Switch "sketch" to "draw" in the image processing text, and give the passage again from the words "1. For this" through the words "since N << p.".

=== PROVIDED PASSAGE ===
□ □ □ □

Communication, Networking, Signal and Image Processing (CS)

Question 5: Image Processing

August 2016 (Published in Jul 2019)

## Problem 1

1. Calcualte an expression for $\lambda_n^c$, the X-ray energy corrected for the dark current

$\lambda_n^c=\lambda_n^b-\lambda_n^d$

1. Calculate an expression for $G_n$, the X-ray attenuation due to the object's presence

$G_n = \frac{d\lambda_n^c}{dx}=-\mu (x,y_0+n * \Delta d)\lambda_n^c$

1. Calculate an expression for $\hat{P}_n$, an estimate of the integral intensity in terms of $\lambda_n$, $\lambda_n^b$, and $\lambda_n^d$

$\lambda_n = (\lambda_n^b-\lambda_n^d) e^{-\int_{0}^{x}\mu(t)dt}d)\lambda_n^c$

$\hat{P}_n = \int_{0}^{x}\mu(t)dt= -log(\frac{\lambda_n}{\lambda_n^b-\lambda_n^d})$

1. For this part, assume that the object is of constant density with $\mu(x,y) = \mu_0$. Then sketch a plot of $\hat{P}_n$ versus the object thickness, $T_n$, in mm, for the $n^{th}$ detector. Label key features of the curve such as its slope and intersection.

## Problem 2

1. Specify the size of $YY^t$ and $Y^tY$. Which matrix is smaller

Y is of size $p \times N$, so the size of $YY^t$ is $p \times p$

Y is of size $p \times N$, so the size of $Y^tY$ is $N \times N$

Obviously, the size of $Y^tY$ is much smaller, since N << p.

□ □ □ □

=== SUPPLIED INFORMATION ===
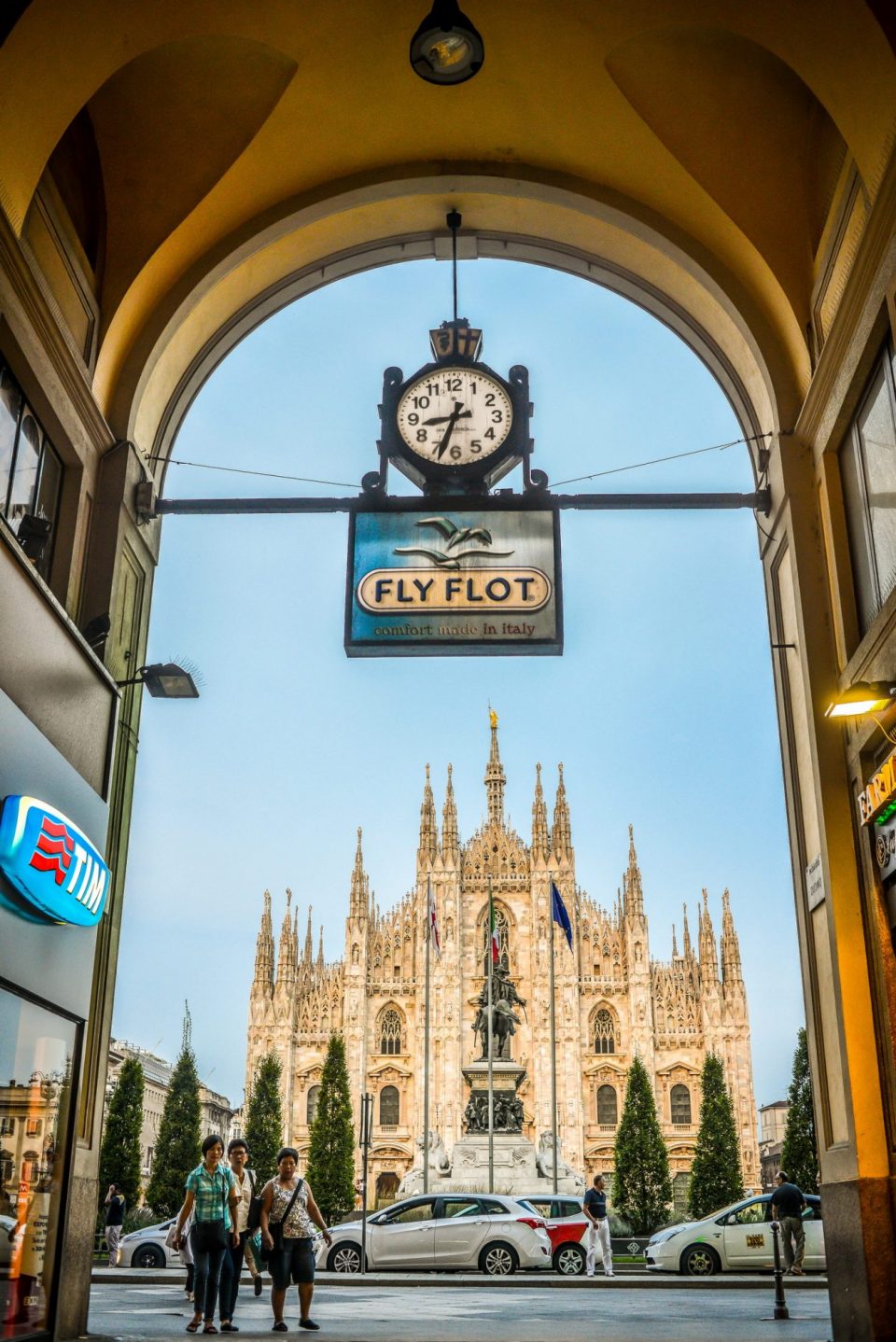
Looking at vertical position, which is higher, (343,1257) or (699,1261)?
(343,1257)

□ □ □ □

=== WRITTEN SOLUTION ===
1. For this part, assume that the object is of constant density with $\mu(x,y) = \mu_0$. Then draw a plot of $\hat{P}_n$ versus the object thickness, $T_n$, in mm, for the $n^{th}$ detector. Label key features of the curve such as its slope and intersection.

## Problem 2

1. Specify the size of $YY^t$ and $Y^tY$. Which matrix is smaller

Y is of size $p \times N$, so the size of $YY^t$ is $p \times p$

Y is of size $p \times N$, so the size of $Y^tY$ is $N \times N$

Obviously, the size of $Y^tY$ is much smaller, since N << p.